Qu’est qui s’est passé quand tu as réalisé que vous tiriez des couvertures en sérigraphie et que c’était pas possible ?
Physique, limite physique et psychologique.

En même temps derrière, vous vous êtes donné d’autres moyens. C’est là où il y a vraiment eu une transition.
C’est là qu’on s’est dit bon, super... mais là attention, le plaisir est en train de s’effacer derrière la contrainte. Donc, faut réagir vite, vite, là, on est un train de rentrer dans un cercle vicieux où le plaisir originel est en train d’être complètement dévoré par les inconvénients qu’il engendre. Donc faut changer, c’est toujours des allées et venues comme ça. C’est pour ça que des fois, oui, c’est vrai, on peut le faire, on peut le faire en bossant comme des dingues un mois. Est-ce que franchement ça va changer la vie de l’auteur si on sort pas dans un mois, est-ce que ça va avoir de gros inconvénients au point de vue commercial ? Non, pas tant que ça, mais en revanche, ça veut dire qu’on va être plus heureux pendant un mois.

[ beaucoup de brouhaha depuis 5 minutes...]

J’ai entendu dire que c’était pas anormal de se donner les moyens de faire les choses. À tous niveaux.
Globalement, oui, c’est super-important ; moi, je sais qu’il y a des moments où j’ai été complètement plongé dedans, c’est un truc, y’a des livres que j’ai faits moins bien que d’autres. C’est quand même grave parce que moi, je suis déçu et c’est grave pour l’auteur. Ces livres-là, j’attends de pouvoir les refaire. Oui, le devoir de bien faire, pour moi c’est la seule chose qu’on doit réellement, c’est le minimum syndical que tu dois à l’auteur. Et puis en plus, c’est plus mon délire, c’est un devoir par rapport à soi-même, de faire le maximum pour soi, c’est respecter son corps, c’est apprendre à s’aimer, apprendre à trouver un équilibre là-dedans.
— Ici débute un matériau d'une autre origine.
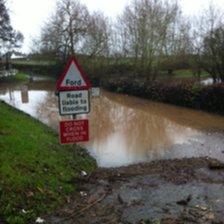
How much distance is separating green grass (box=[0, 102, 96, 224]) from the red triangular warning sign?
166 centimetres

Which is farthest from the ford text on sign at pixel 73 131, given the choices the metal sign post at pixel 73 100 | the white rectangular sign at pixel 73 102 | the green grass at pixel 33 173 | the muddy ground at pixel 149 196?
the muddy ground at pixel 149 196

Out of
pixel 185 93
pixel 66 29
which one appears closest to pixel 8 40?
pixel 66 29

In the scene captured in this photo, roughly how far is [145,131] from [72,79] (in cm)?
963

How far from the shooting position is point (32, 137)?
1222 centimetres

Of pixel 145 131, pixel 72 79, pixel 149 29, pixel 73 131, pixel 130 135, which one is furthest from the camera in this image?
pixel 149 29

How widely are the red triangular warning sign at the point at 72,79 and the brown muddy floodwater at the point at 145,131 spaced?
3.37 m

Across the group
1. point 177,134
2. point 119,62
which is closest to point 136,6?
point 119,62

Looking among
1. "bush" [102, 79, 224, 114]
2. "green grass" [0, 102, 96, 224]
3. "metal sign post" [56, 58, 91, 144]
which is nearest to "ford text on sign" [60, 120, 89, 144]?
"metal sign post" [56, 58, 91, 144]

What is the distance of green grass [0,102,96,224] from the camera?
7090mm

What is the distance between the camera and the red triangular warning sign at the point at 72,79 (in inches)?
373

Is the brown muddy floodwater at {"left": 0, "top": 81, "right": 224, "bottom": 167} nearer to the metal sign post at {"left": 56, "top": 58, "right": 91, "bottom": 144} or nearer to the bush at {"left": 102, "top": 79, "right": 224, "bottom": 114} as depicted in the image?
the bush at {"left": 102, "top": 79, "right": 224, "bottom": 114}

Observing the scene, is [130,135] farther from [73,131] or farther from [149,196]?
[149,196]

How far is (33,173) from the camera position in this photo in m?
8.56

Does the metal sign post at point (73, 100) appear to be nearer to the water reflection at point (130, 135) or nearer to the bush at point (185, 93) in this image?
the water reflection at point (130, 135)
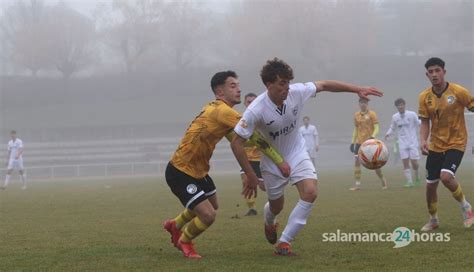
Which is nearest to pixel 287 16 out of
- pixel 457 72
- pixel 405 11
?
pixel 405 11

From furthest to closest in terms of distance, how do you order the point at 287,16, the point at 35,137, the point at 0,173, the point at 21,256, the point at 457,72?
the point at 287,16 < the point at 457,72 < the point at 35,137 < the point at 0,173 < the point at 21,256

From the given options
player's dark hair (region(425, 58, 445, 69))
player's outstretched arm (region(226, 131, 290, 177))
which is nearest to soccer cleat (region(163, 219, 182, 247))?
player's outstretched arm (region(226, 131, 290, 177))

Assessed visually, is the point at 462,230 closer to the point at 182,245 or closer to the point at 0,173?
the point at 182,245

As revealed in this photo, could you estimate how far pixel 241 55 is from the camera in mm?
64438

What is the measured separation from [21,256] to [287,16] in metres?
58.2

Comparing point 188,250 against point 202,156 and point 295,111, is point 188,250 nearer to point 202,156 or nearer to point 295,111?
point 202,156

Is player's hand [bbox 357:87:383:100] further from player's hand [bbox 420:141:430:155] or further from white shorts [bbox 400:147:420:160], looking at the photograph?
white shorts [bbox 400:147:420:160]

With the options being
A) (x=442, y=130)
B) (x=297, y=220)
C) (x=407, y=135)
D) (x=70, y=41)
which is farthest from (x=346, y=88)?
(x=70, y=41)

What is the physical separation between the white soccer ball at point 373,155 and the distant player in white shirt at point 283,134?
68.5 inches

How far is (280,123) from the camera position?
774cm

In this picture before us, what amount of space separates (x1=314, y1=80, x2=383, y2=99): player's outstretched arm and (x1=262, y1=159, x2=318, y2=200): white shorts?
881 mm

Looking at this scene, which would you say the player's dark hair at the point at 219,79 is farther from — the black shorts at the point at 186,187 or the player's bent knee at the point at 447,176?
the player's bent knee at the point at 447,176

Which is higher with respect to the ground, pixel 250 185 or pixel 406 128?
pixel 250 185

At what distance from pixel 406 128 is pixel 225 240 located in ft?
→ 40.8
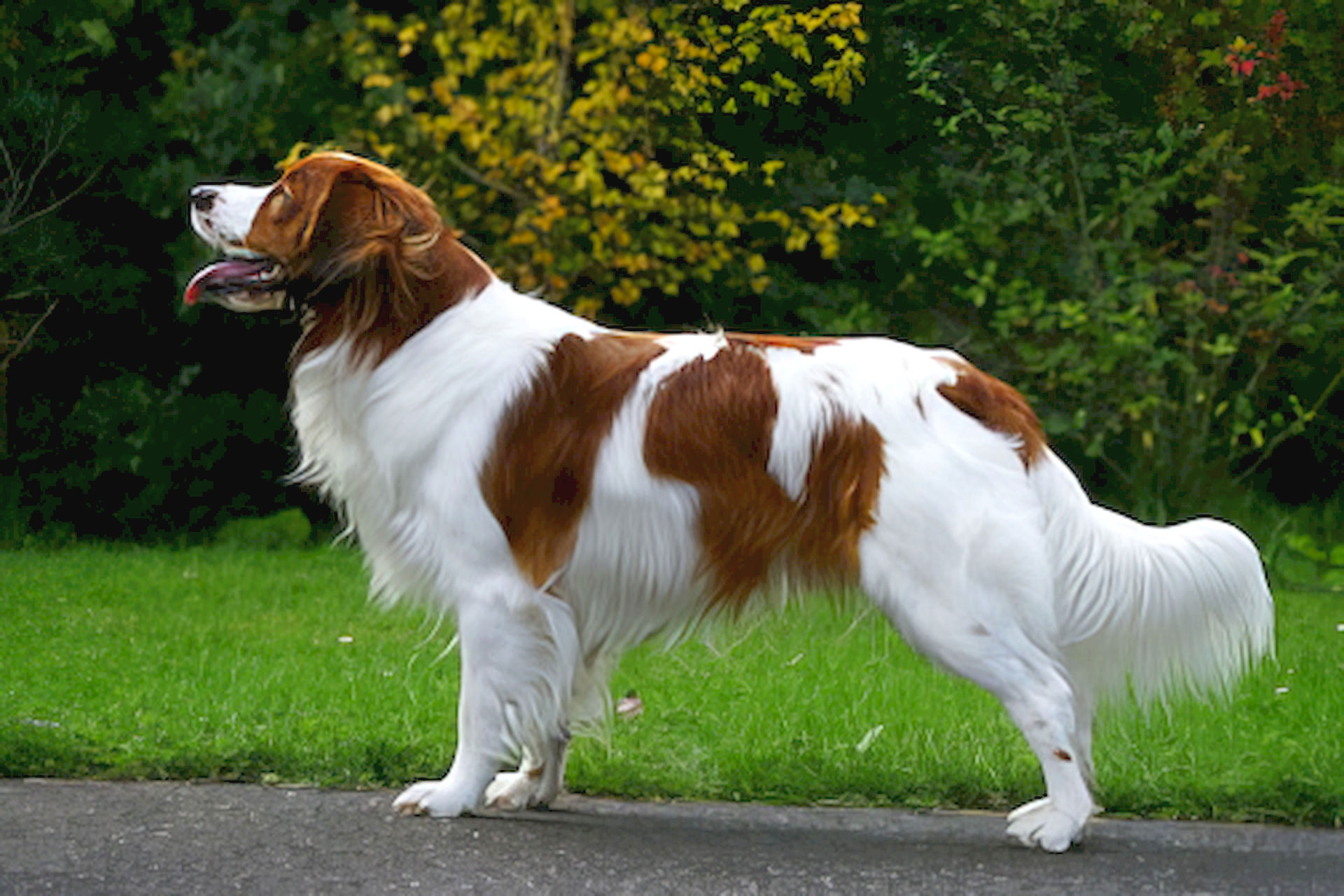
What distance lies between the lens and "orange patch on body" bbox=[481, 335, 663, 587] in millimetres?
3920

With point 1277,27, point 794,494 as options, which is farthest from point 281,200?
point 1277,27

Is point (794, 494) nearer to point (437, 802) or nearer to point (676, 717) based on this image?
point (437, 802)

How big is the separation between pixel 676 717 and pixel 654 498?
1.26m

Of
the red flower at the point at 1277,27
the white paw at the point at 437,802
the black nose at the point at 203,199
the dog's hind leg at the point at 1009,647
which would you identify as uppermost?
the red flower at the point at 1277,27

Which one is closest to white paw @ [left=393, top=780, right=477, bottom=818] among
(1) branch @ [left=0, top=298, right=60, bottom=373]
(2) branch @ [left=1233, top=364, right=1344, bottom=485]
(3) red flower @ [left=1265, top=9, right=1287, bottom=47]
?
(2) branch @ [left=1233, top=364, right=1344, bottom=485]

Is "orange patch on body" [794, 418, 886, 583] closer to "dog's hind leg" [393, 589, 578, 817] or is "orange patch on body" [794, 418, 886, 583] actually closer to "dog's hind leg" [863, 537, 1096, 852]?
"dog's hind leg" [863, 537, 1096, 852]

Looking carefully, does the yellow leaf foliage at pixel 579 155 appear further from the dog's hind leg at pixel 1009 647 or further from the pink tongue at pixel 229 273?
the dog's hind leg at pixel 1009 647

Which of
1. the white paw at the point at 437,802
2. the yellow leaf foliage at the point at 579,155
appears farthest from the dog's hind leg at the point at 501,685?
the yellow leaf foliage at the point at 579,155

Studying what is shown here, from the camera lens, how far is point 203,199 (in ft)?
13.2

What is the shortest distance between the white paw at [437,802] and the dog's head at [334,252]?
39.9 inches

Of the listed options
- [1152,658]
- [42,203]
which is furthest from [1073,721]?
[42,203]

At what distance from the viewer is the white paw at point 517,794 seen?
410 centimetres

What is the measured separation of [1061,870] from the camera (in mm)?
3592

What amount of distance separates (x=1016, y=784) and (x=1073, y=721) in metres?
0.48
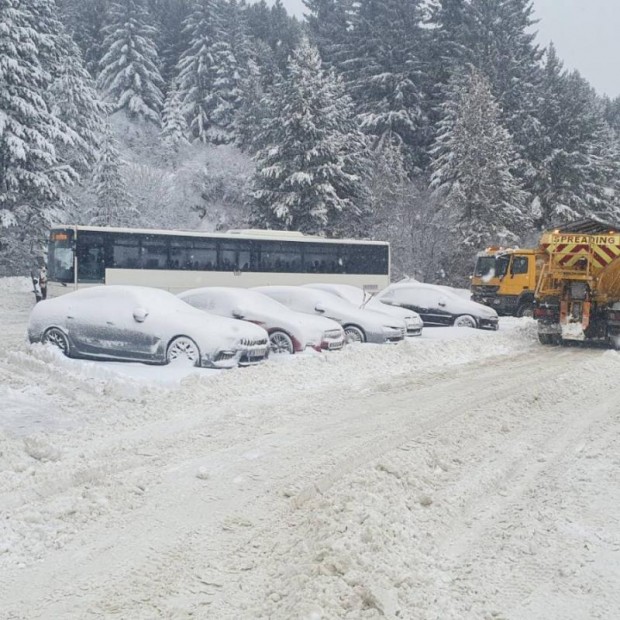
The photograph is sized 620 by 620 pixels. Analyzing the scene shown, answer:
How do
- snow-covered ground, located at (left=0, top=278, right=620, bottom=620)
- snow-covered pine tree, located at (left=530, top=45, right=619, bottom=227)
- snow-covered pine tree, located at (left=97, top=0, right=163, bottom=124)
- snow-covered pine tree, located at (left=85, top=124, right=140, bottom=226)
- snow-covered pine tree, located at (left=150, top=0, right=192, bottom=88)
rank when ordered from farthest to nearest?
snow-covered pine tree, located at (left=150, top=0, right=192, bottom=88), snow-covered pine tree, located at (left=97, top=0, right=163, bottom=124), snow-covered pine tree, located at (left=530, top=45, right=619, bottom=227), snow-covered pine tree, located at (left=85, top=124, right=140, bottom=226), snow-covered ground, located at (left=0, top=278, right=620, bottom=620)

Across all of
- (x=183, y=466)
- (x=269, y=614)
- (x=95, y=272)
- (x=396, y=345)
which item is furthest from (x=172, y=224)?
(x=269, y=614)

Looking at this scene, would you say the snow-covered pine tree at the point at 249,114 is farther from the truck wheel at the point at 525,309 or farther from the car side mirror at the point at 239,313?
the car side mirror at the point at 239,313

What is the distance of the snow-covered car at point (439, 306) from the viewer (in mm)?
19953

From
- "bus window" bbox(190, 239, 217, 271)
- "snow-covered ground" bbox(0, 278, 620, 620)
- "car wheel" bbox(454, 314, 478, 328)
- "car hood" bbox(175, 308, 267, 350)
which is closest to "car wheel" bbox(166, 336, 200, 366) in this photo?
"car hood" bbox(175, 308, 267, 350)

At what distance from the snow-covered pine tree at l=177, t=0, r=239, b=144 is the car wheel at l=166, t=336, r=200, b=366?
1749 inches

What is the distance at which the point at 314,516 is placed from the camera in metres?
4.87

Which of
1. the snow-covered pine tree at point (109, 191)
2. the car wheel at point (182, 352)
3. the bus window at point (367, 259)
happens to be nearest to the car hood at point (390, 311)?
the car wheel at point (182, 352)

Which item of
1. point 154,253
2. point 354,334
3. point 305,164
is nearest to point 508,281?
point 354,334

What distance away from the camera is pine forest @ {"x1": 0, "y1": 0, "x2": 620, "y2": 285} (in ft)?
101

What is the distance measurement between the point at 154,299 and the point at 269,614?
359 inches

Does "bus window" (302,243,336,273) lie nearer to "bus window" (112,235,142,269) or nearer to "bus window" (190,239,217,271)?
"bus window" (190,239,217,271)

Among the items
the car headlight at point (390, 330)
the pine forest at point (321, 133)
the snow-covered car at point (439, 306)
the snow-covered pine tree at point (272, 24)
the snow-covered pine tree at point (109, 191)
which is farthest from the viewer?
the snow-covered pine tree at point (272, 24)

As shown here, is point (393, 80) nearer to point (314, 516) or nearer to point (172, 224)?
point (172, 224)

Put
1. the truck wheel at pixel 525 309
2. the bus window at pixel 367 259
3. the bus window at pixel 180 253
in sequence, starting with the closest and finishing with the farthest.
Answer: the bus window at pixel 180 253 < the truck wheel at pixel 525 309 < the bus window at pixel 367 259
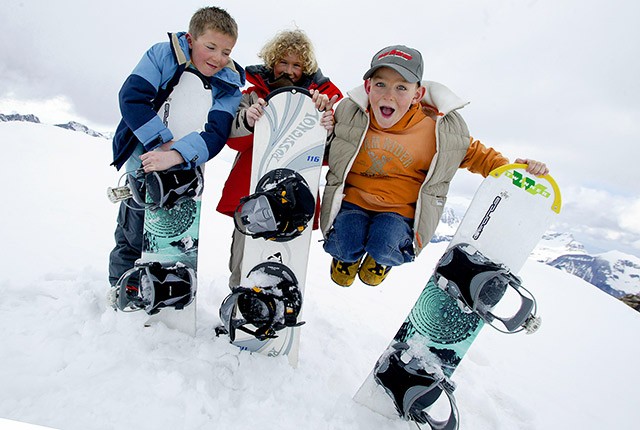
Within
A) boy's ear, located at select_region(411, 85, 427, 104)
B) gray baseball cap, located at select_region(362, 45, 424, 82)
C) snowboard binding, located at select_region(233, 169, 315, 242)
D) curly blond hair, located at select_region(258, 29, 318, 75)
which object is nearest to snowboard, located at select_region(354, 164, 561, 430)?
boy's ear, located at select_region(411, 85, 427, 104)

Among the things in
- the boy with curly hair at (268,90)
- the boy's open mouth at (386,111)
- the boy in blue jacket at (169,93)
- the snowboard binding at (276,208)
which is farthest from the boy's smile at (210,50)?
the boy's open mouth at (386,111)

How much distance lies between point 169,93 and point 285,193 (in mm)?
1153

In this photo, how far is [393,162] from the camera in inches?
91.6

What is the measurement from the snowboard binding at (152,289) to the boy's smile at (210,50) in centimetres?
138

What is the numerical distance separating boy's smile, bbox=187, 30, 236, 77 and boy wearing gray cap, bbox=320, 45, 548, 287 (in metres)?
0.85

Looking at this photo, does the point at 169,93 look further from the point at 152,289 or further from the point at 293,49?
the point at 152,289

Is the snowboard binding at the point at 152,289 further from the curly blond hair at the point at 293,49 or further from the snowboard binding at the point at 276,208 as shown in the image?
the curly blond hair at the point at 293,49

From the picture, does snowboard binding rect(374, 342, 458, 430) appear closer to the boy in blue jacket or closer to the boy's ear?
the boy's ear

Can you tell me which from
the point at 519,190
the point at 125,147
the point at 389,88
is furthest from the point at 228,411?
the point at 519,190

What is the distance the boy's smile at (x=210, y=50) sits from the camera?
2100 millimetres

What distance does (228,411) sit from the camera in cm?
172

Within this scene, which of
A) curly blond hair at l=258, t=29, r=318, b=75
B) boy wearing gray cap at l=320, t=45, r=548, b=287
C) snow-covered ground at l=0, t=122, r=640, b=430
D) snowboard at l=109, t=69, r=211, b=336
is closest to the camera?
snow-covered ground at l=0, t=122, r=640, b=430

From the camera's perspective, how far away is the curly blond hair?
7.88 feet

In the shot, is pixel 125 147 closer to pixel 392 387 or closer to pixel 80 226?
pixel 392 387
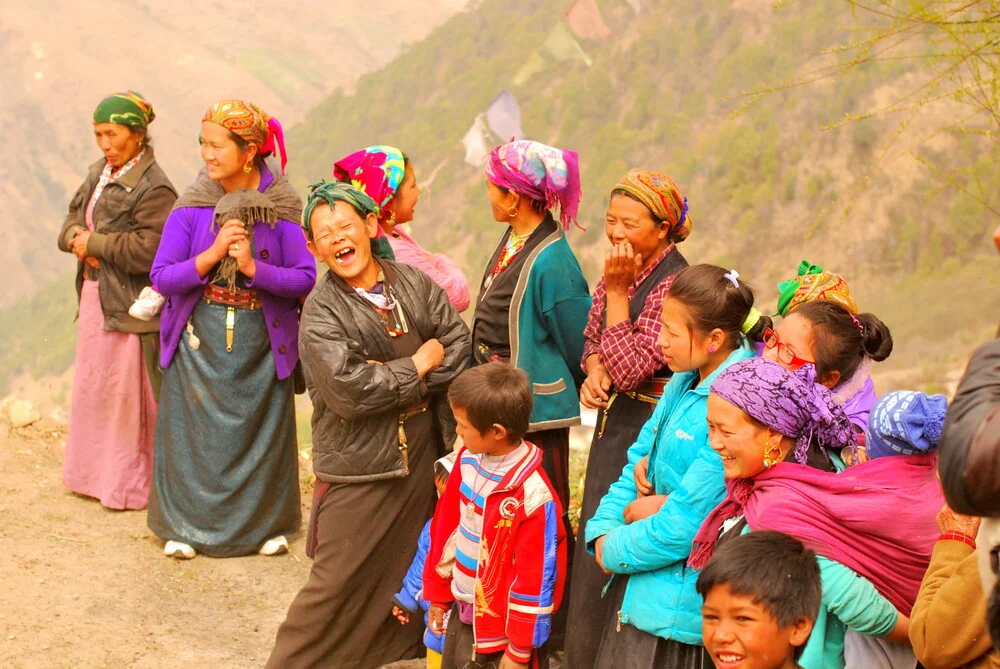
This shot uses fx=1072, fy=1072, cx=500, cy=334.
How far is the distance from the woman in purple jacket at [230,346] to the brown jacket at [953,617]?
3.45m

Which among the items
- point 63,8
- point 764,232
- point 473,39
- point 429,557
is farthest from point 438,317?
point 63,8

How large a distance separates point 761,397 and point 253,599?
3273 mm

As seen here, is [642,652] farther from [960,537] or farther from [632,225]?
[632,225]

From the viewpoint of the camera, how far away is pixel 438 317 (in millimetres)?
4059

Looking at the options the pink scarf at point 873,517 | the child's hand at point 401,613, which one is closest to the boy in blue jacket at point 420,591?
the child's hand at point 401,613

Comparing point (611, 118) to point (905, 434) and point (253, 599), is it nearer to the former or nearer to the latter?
point (253, 599)

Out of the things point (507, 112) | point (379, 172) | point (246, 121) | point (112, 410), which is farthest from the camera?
point (507, 112)

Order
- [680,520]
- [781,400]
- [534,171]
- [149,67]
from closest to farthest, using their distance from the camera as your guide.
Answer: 1. [781,400]
2. [680,520]
3. [534,171]
4. [149,67]

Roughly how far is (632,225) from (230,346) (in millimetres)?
2334

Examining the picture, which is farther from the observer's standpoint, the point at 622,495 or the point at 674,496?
the point at 622,495

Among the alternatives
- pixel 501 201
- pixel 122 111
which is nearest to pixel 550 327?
pixel 501 201

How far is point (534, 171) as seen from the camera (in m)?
3.98

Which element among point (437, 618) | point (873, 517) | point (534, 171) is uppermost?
point (534, 171)

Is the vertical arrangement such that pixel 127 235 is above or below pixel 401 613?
above
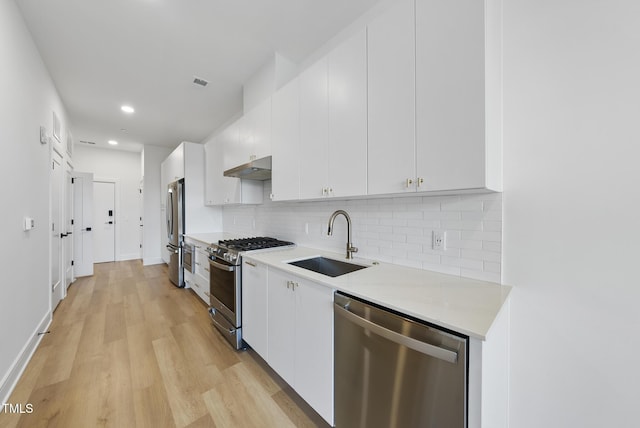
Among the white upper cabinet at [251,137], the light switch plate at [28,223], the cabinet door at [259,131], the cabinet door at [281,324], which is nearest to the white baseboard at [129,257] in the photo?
the light switch plate at [28,223]

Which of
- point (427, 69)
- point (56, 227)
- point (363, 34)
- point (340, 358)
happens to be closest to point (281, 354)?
point (340, 358)

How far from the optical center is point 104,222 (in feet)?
19.4

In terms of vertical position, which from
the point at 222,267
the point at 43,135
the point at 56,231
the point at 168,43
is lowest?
the point at 222,267

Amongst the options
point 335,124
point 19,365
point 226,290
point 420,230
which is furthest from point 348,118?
point 19,365

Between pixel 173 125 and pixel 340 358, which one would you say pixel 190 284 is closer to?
pixel 173 125

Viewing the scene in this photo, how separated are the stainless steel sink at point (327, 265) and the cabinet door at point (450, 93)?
36.5 inches

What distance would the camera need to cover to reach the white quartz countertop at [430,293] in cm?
85

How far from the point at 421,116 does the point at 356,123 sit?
1.43 feet

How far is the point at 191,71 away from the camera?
276 centimetres

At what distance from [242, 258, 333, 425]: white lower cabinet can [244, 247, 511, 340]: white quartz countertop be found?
4.5 inches

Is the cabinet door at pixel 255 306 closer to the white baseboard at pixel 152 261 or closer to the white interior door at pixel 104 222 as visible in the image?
the white baseboard at pixel 152 261

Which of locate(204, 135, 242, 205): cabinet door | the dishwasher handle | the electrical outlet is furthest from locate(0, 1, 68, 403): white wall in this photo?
the electrical outlet

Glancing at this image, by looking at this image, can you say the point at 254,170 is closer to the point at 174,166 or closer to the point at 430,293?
the point at 430,293

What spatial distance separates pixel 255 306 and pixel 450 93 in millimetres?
1908
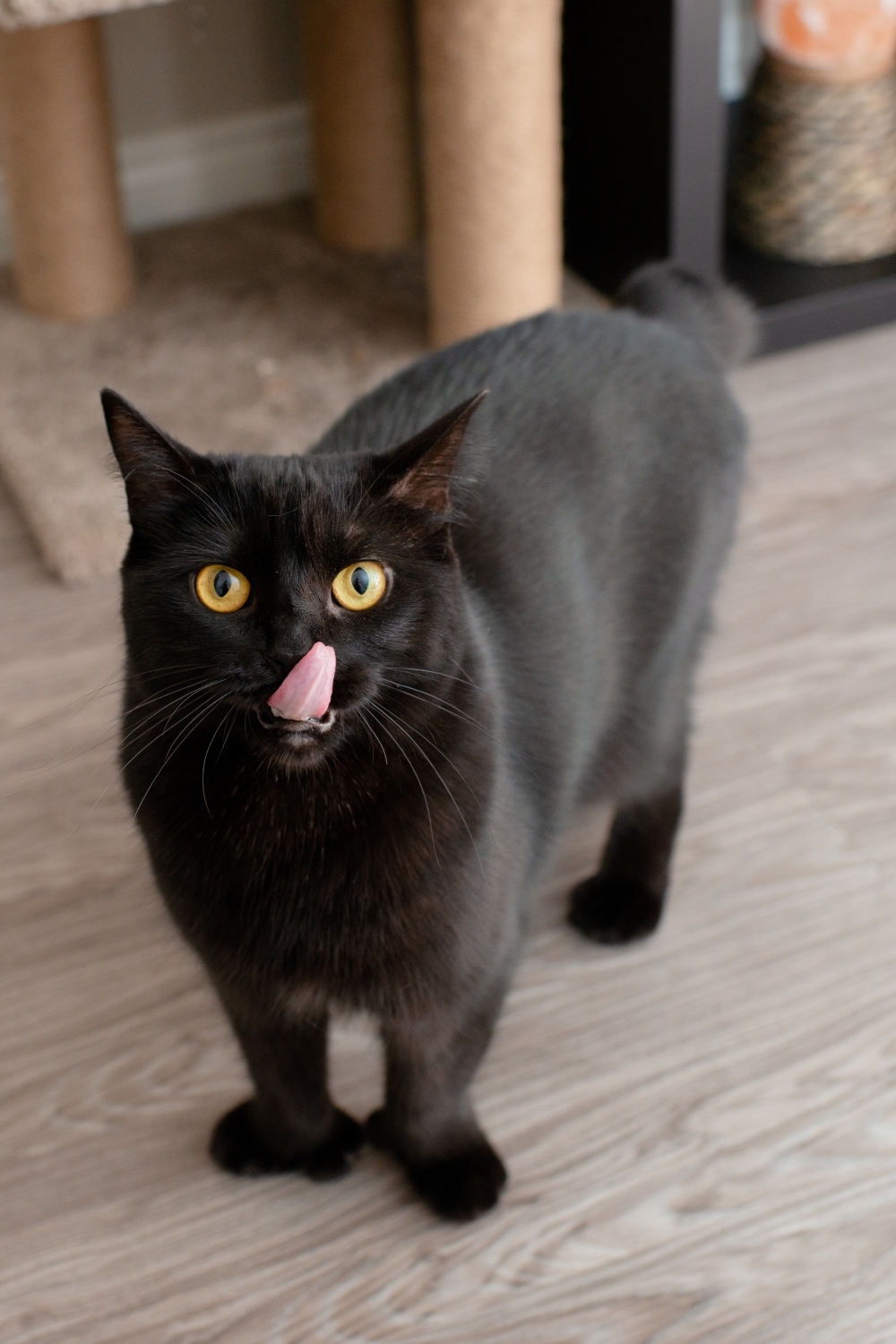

Je fais vachement attention à ça parce que je me suis retrouvé dans des expériences physiques limites où tu commences à ne plus faire attention à ton corps et à penser que t’es un pur esprit et tu te retrouves à devenir une épave. Donc c’est pareil, la relation travail / vie privée /plaisir, c’est des paramètres à équilibrer. Ça veut pas dire que t’es quelqu’un de meilleur ou de plus intelligent, t’es simplement quelqu’un qui souffre moins. On revient à la notion de plaisir. Moi, j’ai pas envie que l’édition soit une espèce de chemin de croix. J’ai envie que ça soit un truc très excitant, tu te lèves tôt, t’es de bonne humeur et t’as envie de courir partout. J’ai plutôt envie de quelque chose comme ça. Je crois pas au bonheur mais... la différence, c’est peut-être ça. Ça t’offrira jamais le bonheur, parce que c’est bourré d’emmerdements mais tu peux y trouver des moments heureux et intenses et si tu ne fais pas attention à respecter tes propres équilibres, ça devient une souffrance. ça devient un sacerdoce , malsain.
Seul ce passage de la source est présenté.